L’excellence du rappel d’Allah Riyad as-Salihin 1417
"La ilaha illallahu wahdahu la sharika lahu, lahul- mulku, wa lahul-hamdu, wa Huwa 'ala kulli shai’in Qadir. La hawla wa la quwwata illa billah. La ilaha illallahu, wa la na’budu illa iyyahu, Lahun-ni’matu, wa lahul-fadlu, wa lahuth-thana’ul-hasan. La ilaha ilallahu, mukhlisina, lahud-dina, wa lau karihal-kafirun (il n’y a pas de vrai dieu en dehors d’Allah ; Il est Un. C’est à Lui qu’appartient la domination, à Lui toute louange, et à Lui il est Puissant sur toutes choses. Il n’y a de pouvoir et de puissance qu’avec Allah. Il n’y a pas d’autre Dieu qu’Allah et nous n’adorons personne en dehors de Lui, à Lui appartient la bonté et à Lui appartient la grâce, et à Lui appartient toute louange excellente. il n’y a pas d’autre divinité qu’Allah. Nous Lui réservons exclusivement notre dévotion, bien que les mécréants puissent la détester)." Ibn Az-Zubair a dit : « Le Messager d’Allah (ﷺ) avait l’habitude de célébrer la grandeur d’Allah en ces termes après chaque Salat (prière). [Musulman].
Aperçu et thème central
Cette invocation profonde, enseignée par le Prophète ﷺ à Ibn Az-Zubair (qu'Allah l'agrée), sert de sceau complet pour chaque prière obligatoire. Elle encapsule l'essence même du Tawhid—le monothéisme absolu—en affirmant l'unicité unique d'Allah, Sa souveraineté exclusive, Son droit exclusif à la louange, et Sa puissance infinie sur toutes choses.

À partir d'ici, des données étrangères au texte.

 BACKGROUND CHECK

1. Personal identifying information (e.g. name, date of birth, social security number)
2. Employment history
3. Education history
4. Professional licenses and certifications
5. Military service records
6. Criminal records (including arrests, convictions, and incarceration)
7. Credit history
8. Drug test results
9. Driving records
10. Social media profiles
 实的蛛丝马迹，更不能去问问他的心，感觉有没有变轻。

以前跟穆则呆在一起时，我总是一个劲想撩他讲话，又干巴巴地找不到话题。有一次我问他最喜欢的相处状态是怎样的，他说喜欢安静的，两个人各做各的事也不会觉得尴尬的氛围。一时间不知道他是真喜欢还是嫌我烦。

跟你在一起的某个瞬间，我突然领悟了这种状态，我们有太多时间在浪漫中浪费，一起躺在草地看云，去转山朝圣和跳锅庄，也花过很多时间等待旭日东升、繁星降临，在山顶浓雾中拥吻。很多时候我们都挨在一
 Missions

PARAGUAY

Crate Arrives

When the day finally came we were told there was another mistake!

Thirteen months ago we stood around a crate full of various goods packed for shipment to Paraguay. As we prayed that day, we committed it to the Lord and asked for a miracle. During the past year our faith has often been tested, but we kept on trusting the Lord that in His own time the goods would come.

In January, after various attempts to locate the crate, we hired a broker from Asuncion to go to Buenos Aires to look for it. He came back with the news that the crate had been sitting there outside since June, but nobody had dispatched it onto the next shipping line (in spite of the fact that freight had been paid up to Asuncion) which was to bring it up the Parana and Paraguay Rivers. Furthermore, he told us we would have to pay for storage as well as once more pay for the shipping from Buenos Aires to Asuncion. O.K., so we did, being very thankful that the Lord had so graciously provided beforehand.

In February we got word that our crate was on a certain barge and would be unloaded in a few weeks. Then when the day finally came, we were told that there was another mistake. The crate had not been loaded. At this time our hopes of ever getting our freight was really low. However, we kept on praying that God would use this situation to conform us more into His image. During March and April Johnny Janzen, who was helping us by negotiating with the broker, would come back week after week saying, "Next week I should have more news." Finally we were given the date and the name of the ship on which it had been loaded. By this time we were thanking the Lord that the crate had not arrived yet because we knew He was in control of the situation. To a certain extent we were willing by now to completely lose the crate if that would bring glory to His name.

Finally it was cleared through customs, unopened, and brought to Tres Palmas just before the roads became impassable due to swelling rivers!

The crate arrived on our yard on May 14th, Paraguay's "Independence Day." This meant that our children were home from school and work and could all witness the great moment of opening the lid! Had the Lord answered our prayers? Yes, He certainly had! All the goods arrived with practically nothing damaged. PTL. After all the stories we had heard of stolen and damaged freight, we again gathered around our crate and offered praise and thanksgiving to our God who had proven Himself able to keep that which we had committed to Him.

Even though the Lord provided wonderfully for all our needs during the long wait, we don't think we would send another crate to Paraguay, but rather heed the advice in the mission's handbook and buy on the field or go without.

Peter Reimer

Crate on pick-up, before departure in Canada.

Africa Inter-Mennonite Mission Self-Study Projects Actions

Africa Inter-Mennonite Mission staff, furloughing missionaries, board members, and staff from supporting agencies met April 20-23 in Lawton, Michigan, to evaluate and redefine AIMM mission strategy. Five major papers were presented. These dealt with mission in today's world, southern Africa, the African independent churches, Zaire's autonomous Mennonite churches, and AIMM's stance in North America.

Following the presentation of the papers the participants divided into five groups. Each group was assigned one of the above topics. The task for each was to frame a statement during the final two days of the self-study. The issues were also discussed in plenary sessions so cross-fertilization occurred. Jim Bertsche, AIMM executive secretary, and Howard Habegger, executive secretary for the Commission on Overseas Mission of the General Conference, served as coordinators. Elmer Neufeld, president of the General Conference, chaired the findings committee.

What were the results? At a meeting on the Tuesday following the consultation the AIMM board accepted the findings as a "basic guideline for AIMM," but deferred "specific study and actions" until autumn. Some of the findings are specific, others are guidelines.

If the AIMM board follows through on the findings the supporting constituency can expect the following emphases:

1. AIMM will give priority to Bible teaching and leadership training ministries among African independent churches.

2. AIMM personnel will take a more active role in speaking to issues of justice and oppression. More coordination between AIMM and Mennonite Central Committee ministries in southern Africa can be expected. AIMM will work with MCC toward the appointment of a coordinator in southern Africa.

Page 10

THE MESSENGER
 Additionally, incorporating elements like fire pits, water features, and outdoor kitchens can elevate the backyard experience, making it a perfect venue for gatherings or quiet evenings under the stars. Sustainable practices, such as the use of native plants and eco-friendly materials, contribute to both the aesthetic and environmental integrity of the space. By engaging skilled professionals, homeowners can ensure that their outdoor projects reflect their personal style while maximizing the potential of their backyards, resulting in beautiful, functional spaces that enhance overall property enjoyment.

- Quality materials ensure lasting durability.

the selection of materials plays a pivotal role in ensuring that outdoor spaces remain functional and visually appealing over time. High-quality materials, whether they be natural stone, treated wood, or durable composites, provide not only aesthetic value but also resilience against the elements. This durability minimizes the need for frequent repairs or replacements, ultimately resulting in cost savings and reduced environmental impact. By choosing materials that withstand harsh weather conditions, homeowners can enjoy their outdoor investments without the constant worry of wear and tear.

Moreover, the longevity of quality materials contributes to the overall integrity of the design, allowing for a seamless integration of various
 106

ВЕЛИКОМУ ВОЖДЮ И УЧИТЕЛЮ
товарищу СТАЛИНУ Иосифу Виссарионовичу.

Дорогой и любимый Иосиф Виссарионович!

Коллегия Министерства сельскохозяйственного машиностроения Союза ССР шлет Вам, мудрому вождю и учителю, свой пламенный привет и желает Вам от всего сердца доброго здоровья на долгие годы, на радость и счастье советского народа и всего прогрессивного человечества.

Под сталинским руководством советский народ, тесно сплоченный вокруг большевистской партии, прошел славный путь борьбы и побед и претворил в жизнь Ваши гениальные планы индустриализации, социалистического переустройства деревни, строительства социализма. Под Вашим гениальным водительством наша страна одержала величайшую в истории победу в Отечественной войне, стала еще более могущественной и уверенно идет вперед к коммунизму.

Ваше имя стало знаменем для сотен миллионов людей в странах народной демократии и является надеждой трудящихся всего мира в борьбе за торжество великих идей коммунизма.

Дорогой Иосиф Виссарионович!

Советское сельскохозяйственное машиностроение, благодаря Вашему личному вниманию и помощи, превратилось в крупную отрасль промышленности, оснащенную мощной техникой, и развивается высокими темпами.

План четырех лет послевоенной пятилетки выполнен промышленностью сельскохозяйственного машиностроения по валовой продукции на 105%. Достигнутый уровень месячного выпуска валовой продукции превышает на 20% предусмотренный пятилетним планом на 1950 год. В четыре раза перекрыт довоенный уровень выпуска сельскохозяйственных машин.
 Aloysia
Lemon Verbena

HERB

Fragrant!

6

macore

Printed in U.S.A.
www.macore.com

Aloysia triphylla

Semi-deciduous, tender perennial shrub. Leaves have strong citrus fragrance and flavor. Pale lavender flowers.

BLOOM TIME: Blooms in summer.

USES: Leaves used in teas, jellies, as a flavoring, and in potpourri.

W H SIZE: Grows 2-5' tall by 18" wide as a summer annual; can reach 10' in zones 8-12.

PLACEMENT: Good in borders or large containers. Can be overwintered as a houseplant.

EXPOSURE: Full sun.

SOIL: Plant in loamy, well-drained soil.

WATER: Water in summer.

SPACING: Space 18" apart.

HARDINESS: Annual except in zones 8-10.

Le dhikr s'élève ensuite de l'affirmation théologique à l'abandon pratique, déclarant la dépendance totale du croyant envers Allah pour toute force et toute puissance, et culmine en une déclaration de dévotion sincère et exclusive même face à l'incrédulité. Dans le contexte du chapitre de Riyad as-Salihin sur le rappel, ce hadith illustre la manière optimale de conclure un acte d'adoration, transformant la fin de la prière en un renouvellement de l'alliance de foi et de gratitude.
Contexte et perspectives linguistiques
Le hadith est rapporté par Muslim d'après Abdullah ibn Az-Zubair, qui a noté que le Prophète ﷺ récitait ce dhikr spécifique après chaque prière prescrite. La phrase "La hawla wa la quwwata illa billah" est un joyau linguistique—le mot "hawl" désigne le pouvoir de changer ou de passer d'un état à un autre, tandis que "quwwah" signifie force et capacité. Ensemble, ils affirment qu'aucune transformation, aucun effort, et aucune résistance au péché n'est possible sans l'assistance d'Allah. Le terme "mukhlisina lahud-din" met l'accent sur l'ikhlas (sincérité), où la construction grammaticale implique un état de dévotion continu et habituel, non un acte momentané. La clause conclusive "wa lau karihal-kafirun" (même si les mécréants le détestent) sert de proclamation de foi provocatrice, renforçant que l'adoration du croyant ne dépend pas de l'approbation sociale mais uniquement du commandement divin. Historiquement, ce dhikr a été enseigné pendant la période médinoise lorsque la communauté musulmane faisait face à une opposition constante, en faisant une déclaration puissante de résilience et de conviction inébranlable.
Perspectives savantes clés et bénéfices juridiques
Vie quotidienne et application spirituelle
Pour le musulman contemporain, ce dhikr offre une transition structurée de l'espace sacré de la prière aux distractions de la vie quotidienne. En le récitant après chaque prière fard, on porte l'esprit d'adoration dans le marché, le lieu de travail et la maison. Il sert de bouclier contre le désespoir et l'autosuffisance—face aux défis, le croyant se souvient que tout pouvoir appartient à Allah. Il cultive également une identité provocatrice mais sereine : dans un monde où les valeurs islamiques sont souvent ridiculisées, le croyant affirme : "Nous n'adorons que Lui, même si les mécréants le détestent." Pratiquement, on doit réciter ces mots calmement, en réfléchissant au sens de chaque phrase, et les utiliser comme un moment pour renouveler l'intention avant de se réengager dans les affaires mondaines. Le dhikr favorise également la gratitude (shukr) pour les bienfaits et la grâce d'Allah, transformant le moment après la prière en un temps de nourriture spirituelle profonde et de fermeté.